Friends don’t let friends infodump like Holmes.

everybody to be as fascinated in the minutiae of our imaginary kingdom’s foreign trade imbalances and pottery exports as we are. We need to remember that this isn’t so. I could go on and on and on about the politics involved between the Guild Lords and Barons in the Duchy of Galaspin and how this has affected the history of Freegate, but I know none of you really, truly care. The reader only cares insofar as it is related to the story, and that’s it. My primary problem with Theft of Swords is how often the bad guys sit down, drink brandy, and spend pages after pages chatting aimlessly about their stupid plans–conducting conversations no real person would ever have–simply for the obvious and naked purpose of making sure the audience is keeping up. Ugh. 

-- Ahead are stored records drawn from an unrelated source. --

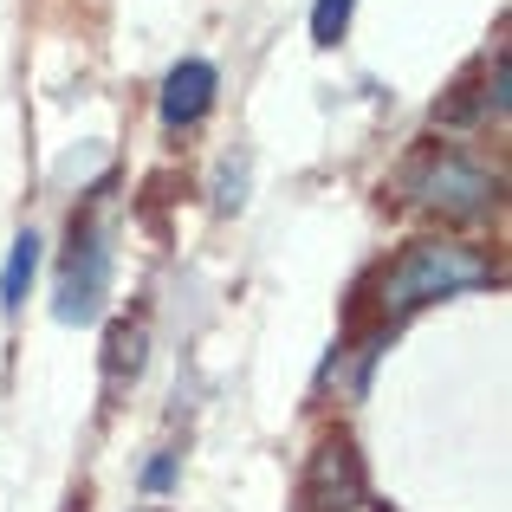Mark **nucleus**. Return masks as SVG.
Here are the masks:
<instances>
[{"instance_id": "obj_1", "label": "nucleus", "mask_w": 512, "mask_h": 512, "mask_svg": "<svg viewBox=\"0 0 512 512\" xmlns=\"http://www.w3.org/2000/svg\"><path fill=\"white\" fill-rule=\"evenodd\" d=\"M474 286H493V260L480 247H467V240H415L383 279V312L402 318V312H422V305L474 292Z\"/></svg>"}, {"instance_id": "obj_2", "label": "nucleus", "mask_w": 512, "mask_h": 512, "mask_svg": "<svg viewBox=\"0 0 512 512\" xmlns=\"http://www.w3.org/2000/svg\"><path fill=\"white\" fill-rule=\"evenodd\" d=\"M402 195L415 208L441 214V221H480V214L500 208V175H493L480 156L454 150V143H428L422 156H409L402 169Z\"/></svg>"}, {"instance_id": "obj_3", "label": "nucleus", "mask_w": 512, "mask_h": 512, "mask_svg": "<svg viewBox=\"0 0 512 512\" xmlns=\"http://www.w3.org/2000/svg\"><path fill=\"white\" fill-rule=\"evenodd\" d=\"M111 299V234H104L98 214L72 221V247H65L59 266V299H52V318L59 325H91Z\"/></svg>"}, {"instance_id": "obj_4", "label": "nucleus", "mask_w": 512, "mask_h": 512, "mask_svg": "<svg viewBox=\"0 0 512 512\" xmlns=\"http://www.w3.org/2000/svg\"><path fill=\"white\" fill-rule=\"evenodd\" d=\"M299 506L305 512H357L363 506V461L344 435H331L325 448L312 454L305 467V487H299Z\"/></svg>"}, {"instance_id": "obj_5", "label": "nucleus", "mask_w": 512, "mask_h": 512, "mask_svg": "<svg viewBox=\"0 0 512 512\" xmlns=\"http://www.w3.org/2000/svg\"><path fill=\"white\" fill-rule=\"evenodd\" d=\"M208 104H214V65L208 59H182L163 78V124L169 130H188V124L208 117Z\"/></svg>"}, {"instance_id": "obj_6", "label": "nucleus", "mask_w": 512, "mask_h": 512, "mask_svg": "<svg viewBox=\"0 0 512 512\" xmlns=\"http://www.w3.org/2000/svg\"><path fill=\"white\" fill-rule=\"evenodd\" d=\"M39 273V234H20L7 253V273H0V312H20L26 305V286Z\"/></svg>"}, {"instance_id": "obj_7", "label": "nucleus", "mask_w": 512, "mask_h": 512, "mask_svg": "<svg viewBox=\"0 0 512 512\" xmlns=\"http://www.w3.org/2000/svg\"><path fill=\"white\" fill-rule=\"evenodd\" d=\"M350 7H357V0H318V7H312V39H318V46H338V39H344Z\"/></svg>"}, {"instance_id": "obj_8", "label": "nucleus", "mask_w": 512, "mask_h": 512, "mask_svg": "<svg viewBox=\"0 0 512 512\" xmlns=\"http://www.w3.org/2000/svg\"><path fill=\"white\" fill-rule=\"evenodd\" d=\"M137 363H143V325H117L111 331V376L137 370Z\"/></svg>"}, {"instance_id": "obj_9", "label": "nucleus", "mask_w": 512, "mask_h": 512, "mask_svg": "<svg viewBox=\"0 0 512 512\" xmlns=\"http://www.w3.org/2000/svg\"><path fill=\"white\" fill-rule=\"evenodd\" d=\"M169 480H175V454H163V461H150V467H143V487H150V493H163Z\"/></svg>"}]
</instances>
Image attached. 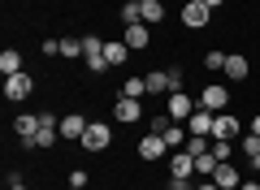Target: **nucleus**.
Returning a JSON list of instances; mask_svg holds the SVG:
<instances>
[{
    "label": "nucleus",
    "instance_id": "nucleus-18",
    "mask_svg": "<svg viewBox=\"0 0 260 190\" xmlns=\"http://www.w3.org/2000/svg\"><path fill=\"white\" fill-rule=\"evenodd\" d=\"M143 82H148V95H169V73H165V69L143 73Z\"/></svg>",
    "mask_w": 260,
    "mask_h": 190
},
{
    "label": "nucleus",
    "instance_id": "nucleus-16",
    "mask_svg": "<svg viewBox=\"0 0 260 190\" xmlns=\"http://www.w3.org/2000/svg\"><path fill=\"white\" fill-rule=\"evenodd\" d=\"M213 181H217L221 190H239V186H243V173L234 169L230 160H221V164H217V173H213Z\"/></svg>",
    "mask_w": 260,
    "mask_h": 190
},
{
    "label": "nucleus",
    "instance_id": "nucleus-4",
    "mask_svg": "<svg viewBox=\"0 0 260 190\" xmlns=\"http://www.w3.org/2000/svg\"><path fill=\"white\" fill-rule=\"evenodd\" d=\"M83 65L91 73H104L109 69V61H104V39L100 35H83Z\"/></svg>",
    "mask_w": 260,
    "mask_h": 190
},
{
    "label": "nucleus",
    "instance_id": "nucleus-12",
    "mask_svg": "<svg viewBox=\"0 0 260 190\" xmlns=\"http://www.w3.org/2000/svg\"><path fill=\"white\" fill-rule=\"evenodd\" d=\"M225 78H230V82H243V78H251V61H247V56H243V52H225Z\"/></svg>",
    "mask_w": 260,
    "mask_h": 190
},
{
    "label": "nucleus",
    "instance_id": "nucleus-7",
    "mask_svg": "<svg viewBox=\"0 0 260 190\" xmlns=\"http://www.w3.org/2000/svg\"><path fill=\"white\" fill-rule=\"evenodd\" d=\"M208 22H213V9H208L204 0H195V5H182V26H191V30H204Z\"/></svg>",
    "mask_w": 260,
    "mask_h": 190
},
{
    "label": "nucleus",
    "instance_id": "nucleus-21",
    "mask_svg": "<svg viewBox=\"0 0 260 190\" xmlns=\"http://www.w3.org/2000/svg\"><path fill=\"white\" fill-rule=\"evenodd\" d=\"M143 22L148 26H160L165 22V0H143Z\"/></svg>",
    "mask_w": 260,
    "mask_h": 190
},
{
    "label": "nucleus",
    "instance_id": "nucleus-5",
    "mask_svg": "<svg viewBox=\"0 0 260 190\" xmlns=\"http://www.w3.org/2000/svg\"><path fill=\"white\" fill-rule=\"evenodd\" d=\"M195 108H200V104H195L186 91H169V95H165V112H169L174 121H182V126H186V117H191Z\"/></svg>",
    "mask_w": 260,
    "mask_h": 190
},
{
    "label": "nucleus",
    "instance_id": "nucleus-33",
    "mask_svg": "<svg viewBox=\"0 0 260 190\" xmlns=\"http://www.w3.org/2000/svg\"><path fill=\"white\" fill-rule=\"evenodd\" d=\"M195 190H221V186H217L213 177H204V181H200V186H195Z\"/></svg>",
    "mask_w": 260,
    "mask_h": 190
},
{
    "label": "nucleus",
    "instance_id": "nucleus-20",
    "mask_svg": "<svg viewBox=\"0 0 260 190\" xmlns=\"http://www.w3.org/2000/svg\"><path fill=\"white\" fill-rule=\"evenodd\" d=\"M121 22H126V26H139L143 22V0H126V5H121V13H117Z\"/></svg>",
    "mask_w": 260,
    "mask_h": 190
},
{
    "label": "nucleus",
    "instance_id": "nucleus-2",
    "mask_svg": "<svg viewBox=\"0 0 260 190\" xmlns=\"http://www.w3.org/2000/svg\"><path fill=\"white\" fill-rule=\"evenodd\" d=\"M109 143H113V126H109V121H91V126H87V134H83V151L100 156Z\"/></svg>",
    "mask_w": 260,
    "mask_h": 190
},
{
    "label": "nucleus",
    "instance_id": "nucleus-3",
    "mask_svg": "<svg viewBox=\"0 0 260 190\" xmlns=\"http://www.w3.org/2000/svg\"><path fill=\"white\" fill-rule=\"evenodd\" d=\"M30 91H35V78L22 69V73H9V78H5V91H0V95L13 100V104H22V100H30Z\"/></svg>",
    "mask_w": 260,
    "mask_h": 190
},
{
    "label": "nucleus",
    "instance_id": "nucleus-24",
    "mask_svg": "<svg viewBox=\"0 0 260 190\" xmlns=\"http://www.w3.org/2000/svg\"><path fill=\"white\" fill-rule=\"evenodd\" d=\"M160 138H165V147H169V151H178V147H186V130H182V121H174V126H169V130H165Z\"/></svg>",
    "mask_w": 260,
    "mask_h": 190
},
{
    "label": "nucleus",
    "instance_id": "nucleus-8",
    "mask_svg": "<svg viewBox=\"0 0 260 190\" xmlns=\"http://www.w3.org/2000/svg\"><path fill=\"white\" fill-rule=\"evenodd\" d=\"M139 117H143V100H130V95H121V100L113 104V121H121V126H135Z\"/></svg>",
    "mask_w": 260,
    "mask_h": 190
},
{
    "label": "nucleus",
    "instance_id": "nucleus-28",
    "mask_svg": "<svg viewBox=\"0 0 260 190\" xmlns=\"http://www.w3.org/2000/svg\"><path fill=\"white\" fill-rule=\"evenodd\" d=\"M243 156H247V160H251V156H260V134H251V130H247V138H243Z\"/></svg>",
    "mask_w": 260,
    "mask_h": 190
},
{
    "label": "nucleus",
    "instance_id": "nucleus-30",
    "mask_svg": "<svg viewBox=\"0 0 260 190\" xmlns=\"http://www.w3.org/2000/svg\"><path fill=\"white\" fill-rule=\"evenodd\" d=\"M213 156H217V160H230V156H234V143H225V138H213Z\"/></svg>",
    "mask_w": 260,
    "mask_h": 190
},
{
    "label": "nucleus",
    "instance_id": "nucleus-9",
    "mask_svg": "<svg viewBox=\"0 0 260 190\" xmlns=\"http://www.w3.org/2000/svg\"><path fill=\"white\" fill-rule=\"evenodd\" d=\"M239 134H243V121L234 117V112H217V121H213V138H225V143H234Z\"/></svg>",
    "mask_w": 260,
    "mask_h": 190
},
{
    "label": "nucleus",
    "instance_id": "nucleus-38",
    "mask_svg": "<svg viewBox=\"0 0 260 190\" xmlns=\"http://www.w3.org/2000/svg\"><path fill=\"white\" fill-rule=\"evenodd\" d=\"M5 190H30V186H26V181H18V186H5Z\"/></svg>",
    "mask_w": 260,
    "mask_h": 190
},
{
    "label": "nucleus",
    "instance_id": "nucleus-14",
    "mask_svg": "<svg viewBox=\"0 0 260 190\" xmlns=\"http://www.w3.org/2000/svg\"><path fill=\"white\" fill-rule=\"evenodd\" d=\"M213 121H217V112L195 108L191 117H186V134H208V138H213Z\"/></svg>",
    "mask_w": 260,
    "mask_h": 190
},
{
    "label": "nucleus",
    "instance_id": "nucleus-6",
    "mask_svg": "<svg viewBox=\"0 0 260 190\" xmlns=\"http://www.w3.org/2000/svg\"><path fill=\"white\" fill-rule=\"evenodd\" d=\"M225 104H230V87H221V82H208V87L200 91V108L225 112Z\"/></svg>",
    "mask_w": 260,
    "mask_h": 190
},
{
    "label": "nucleus",
    "instance_id": "nucleus-23",
    "mask_svg": "<svg viewBox=\"0 0 260 190\" xmlns=\"http://www.w3.org/2000/svg\"><path fill=\"white\" fill-rule=\"evenodd\" d=\"M121 95H130V100H143V95H148V82H143L139 73H130V78L121 82Z\"/></svg>",
    "mask_w": 260,
    "mask_h": 190
},
{
    "label": "nucleus",
    "instance_id": "nucleus-10",
    "mask_svg": "<svg viewBox=\"0 0 260 190\" xmlns=\"http://www.w3.org/2000/svg\"><path fill=\"white\" fill-rule=\"evenodd\" d=\"M87 126H91V121H87L83 112H65V117H61V138H70V143H83Z\"/></svg>",
    "mask_w": 260,
    "mask_h": 190
},
{
    "label": "nucleus",
    "instance_id": "nucleus-32",
    "mask_svg": "<svg viewBox=\"0 0 260 190\" xmlns=\"http://www.w3.org/2000/svg\"><path fill=\"white\" fill-rule=\"evenodd\" d=\"M165 190H195V186H191L186 177H169V186H165Z\"/></svg>",
    "mask_w": 260,
    "mask_h": 190
},
{
    "label": "nucleus",
    "instance_id": "nucleus-39",
    "mask_svg": "<svg viewBox=\"0 0 260 190\" xmlns=\"http://www.w3.org/2000/svg\"><path fill=\"white\" fill-rule=\"evenodd\" d=\"M182 5H195V0H182Z\"/></svg>",
    "mask_w": 260,
    "mask_h": 190
},
{
    "label": "nucleus",
    "instance_id": "nucleus-13",
    "mask_svg": "<svg viewBox=\"0 0 260 190\" xmlns=\"http://www.w3.org/2000/svg\"><path fill=\"white\" fill-rule=\"evenodd\" d=\"M165 151H169V147H165V138H160V134H143V138H139V160L156 164Z\"/></svg>",
    "mask_w": 260,
    "mask_h": 190
},
{
    "label": "nucleus",
    "instance_id": "nucleus-15",
    "mask_svg": "<svg viewBox=\"0 0 260 190\" xmlns=\"http://www.w3.org/2000/svg\"><path fill=\"white\" fill-rule=\"evenodd\" d=\"M121 39H126L130 52H143V48L152 44V26H148V22H139V26H126V35H121Z\"/></svg>",
    "mask_w": 260,
    "mask_h": 190
},
{
    "label": "nucleus",
    "instance_id": "nucleus-25",
    "mask_svg": "<svg viewBox=\"0 0 260 190\" xmlns=\"http://www.w3.org/2000/svg\"><path fill=\"white\" fill-rule=\"evenodd\" d=\"M61 56L65 61H78L83 56V39H61Z\"/></svg>",
    "mask_w": 260,
    "mask_h": 190
},
{
    "label": "nucleus",
    "instance_id": "nucleus-36",
    "mask_svg": "<svg viewBox=\"0 0 260 190\" xmlns=\"http://www.w3.org/2000/svg\"><path fill=\"white\" fill-rule=\"evenodd\" d=\"M251 134H260V112H256V117H251Z\"/></svg>",
    "mask_w": 260,
    "mask_h": 190
},
{
    "label": "nucleus",
    "instance_id": "nucleus-34",
    "mask_svg": "<svg viewBox=\"0 0 260 190\" xmlns=\"http://www.w3.org/2000/svg\"><path fill=\"white\" fill-rule=\"evenodd\" d=\"M239 190H260V181H251V177H247V181H243Z\"/></svg>",
    "mask_w": 260,
    "mask_h": 190
},
{
    "label": "nucleus",
    "instance_id": "nucleus-37",
    "mask_svg": "<svg viewBox=\"0 0 260 190\" xmlns=\"http://www.w3.org/2000/svg\"><path fill=\"white\" fill-rule=\"evenodd\" d=\"M247 164H251V169H256V173H260V156H251V160H247Z\"/></svg>",
    "mask_w": 260,
    "mask_h": 190
},
{
    "label": "nucleus",
    "instance_id": "nucleus-29",
    "mask_svg": "<svg viewBox=\"0 0 260 190\" xmlns=\"http://www.w3.org/2000/svg\"><path fill=\"white\" fill-rule=\"evenodd\" d=\"M165 73H169V91H182V87H186V73L178 69V65H169Z\"/></svg>",
    "mask_w": 260,
    "mask_h": 190
},
{
    "label": "nucleus",
    "instance_id": "nucleus-31",
    "mask_svg": "<svg viewBox=\"0 0 260 190\" xmlns=\"http://www.w3.org/2000/svg\"><path fill=\"white\" fill-rule=\"evenodd\" d=\"M87 181H91V173H87V169H70V186L87 190Z\"/></svg>",
    "mask_w": 260,
    "mask_h": 190
},
{
    "label": "nucleus",
    "instance_id": "nucleus-1",
    "mask_svg": "<svg viewBox=\"0 0 260 190\" xmlns=\"http://www.w3.org/2000/svg\"><path fill=\"white\" fill-rule=\"evenodd\" d=\"M13 138H18L22 147H26V151H35V138H39V112H18V117H13Z\"/></svg>",
    "mask_w": 260,
    "mask_h": 190
},
{
    "label": "nucleus",
    "instance_id": "nucleus-19",
    "mask_svg": "<svg viewBox=\"0 0 260 190\" xmlns=\"http://www.w3.org/2000/svg\"><path fill=\"white\" fill-rule=\"evenodd\" d=\"M0 73H5V78H9V73H22V52L18 48H5V52H0Z\"/></svg>",
    "mask_w": 260,
    "mask_h": 190
},
{
    "label": "nucleus",
    "instance_id": "nucleus-26",
    "mask_svg": "<svg viewBox=\"0 0 260 190\" xmlns=\"http://www.w3.org/2000/svg\"><path fill=\"white\" fill-rule=\"evenodd\" d=\"M169 126H174V117H169V112H156V117L148 121V134H165Z\"/></svg>",
    "mask_w": 260,
    "mask_h": 190
},
{
    "label": "nucleus",
    "instance_id": "nucleus-22",
    "mask_svg": "<svg viewBox=\"0 0 260 190\" xmlns=\"http://www.w3.org/2000/svg\"><path fill=\"white\" fill-rule=\"evenodd\" d=\"M217 164H221V160H217V156H213V147H208L204 156H195V177H213V173H217Z\"/></svg>",
    "mask_w": 260,
    "mask_h": 190
},
{
    "label": "nucleus",
    "instance_id": "nucleus-40",
    "mask_svg": "<svg viewBox=\"0 0 260 190\" xmlns=\"http://www.w3.org/2000/svg\"><path fill=\"white\" fill-rule=\"evenodd\" d=\"M65 190H78V186H65Z\"/></svg>",
    "mask_w": 260,
    "mask_h": 190
},
{
    "label": "nucleus",
    "instance_id": "nucleus-35",
    "mask_svg": "<svg viewBox=\"0 0 260 190\" xmlns=\"http://www.w3.org/2000/svg\"><path fill=\"white\" fill-rule=\"evenodd\" d=\"M204 5H208V9H213V13H217V9H221V5H225V0H204Z\"/></svg>",
    "mask_w": 260,
    "mask_h": 190
},
{
    "label": "nucleus",
    "instance_id": "nucleus-17",
    "mask_svg": "<svg viewBox=\"0 0 260 190\" xmlns=\"http://www.w3.org/2000/svg\"><path fill=\"white\" fill-rule=\"evenodd\" d=\"M126 56H130L126 39H104V61L109 65H126Z\"/></svg>",
    "mask_w": 260,
    "mask_h": 190
},
{
    "label": "nucleus",
    "instance_id": "nucleus-11",
    "mask_svg": "<svg viewBox=\"0 0 260 190\" xmlns=\"http://www.w3.org/2000/svg\"><path fill=\"white\" fill-rule=\"evenodd\" d=\"M169 177H186V181L195 177V156L186 151V147H178V151L169 156Z\"/></svg>",
    "mask_w": 260,
    "mask_h": 190
},
{
    "label": "nucleus",
    "instance_id": "nucleus-27",
    "mask_svg": "<svg viewBox=\"0 0 260 190\" xmlns=\"http://www.w3.org/2000/svg\"><path fill=\"white\" fill-rule=\"evenodd\" d=\"M204 69H213V73H221V69H225V52H221V48H213V52L204 56Z\"/></svg>",
    "mask_w": 260,
    "mask_h": 190
}]
</instances>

So, if you’re writing fantasy and you need lots of exposition to get people on the same page as you, but exposition kills reader interest, narrative momentum, and dramatic tension, how, then, do you do it well? Well, keeping in mind that I’m just a poor unpublished author with an MFA, here are my humble suggestions:

  1. Trust Thy Audience: Don’t assume your readers are idiots who can’t keep up. You don’t need to spell every single thing out for them, nor should you. Keep it understandable, sure, but don’t hold their hands. They are smart people–they’ll figure things out through context clues faster than you think. Holding their hands too much makes them roll their eyes. Of course, there is a careful balance to be kept in check here. When I figure that balance out myself, I’ll be sure to tell you.
  2. Spread it Out: Under no circumstances should an author infodump the whole she-bang in one indigestible lump. In the first case, nobody really talks like this and no one allows themselves to be talked to in this way. There is literally no one I have ever met who will let me explain the full concept of reality-tweaking from The Rubric of All Things  in just one sitting. There’s too much to be said, and it gums up a person’s mind. Don’t do this to your audience–explain a piece at a time over a long period. Trust the audience to remember–they will!
  3. Explain Only What is Necessary: Always remember that characters aren’t going to have conversations about stuff they consider to be everyday, normal things. We don’t explain how the subway system works to each other each commute because it is, to us, utterly normal. To do otherwise is artificial and weird, and it reads that way, too. Therefore, exposition should always be strictly curtailed by what would naturally be discussed by the characters in question. Don’t talk about irrelevant stuff, either–stick to the point.
  4. Keep Exposition Tied to the Plot: Only exposit what is needed for the audience to understand and follow along. If it isn’t important, it gets almost no space to be explained. Don’t spend pages explaining how a magic ritual works if it doesn’t come up later in some important capacity. The minutiae aren’t all that important.
  5. Have Something Else Happening: Don’t pull the old Isaac Asimov trick of having two men in a room talking their heads off while sharing coffee. Exposition is no excuse to eliminate tension or conflict–have your characters explaining things quickly, on the fly, during something interesting or dangerous. Granted, there is a point at which a character shouting ‘no time to explain’ gets annoying (eg Lost), but equally annoying is being forced to eavesdrop on an artificial conversation that is constructed solely for the reader’s benefit.  

So, there you have it. Those are my rules, as they stand. I think I’m following them, but it’s not easy. Exposition is a delicate balance that even the best fantasy or scifi authors have trouble handling. It is, arguably, one of the most challenging aspects of the genre.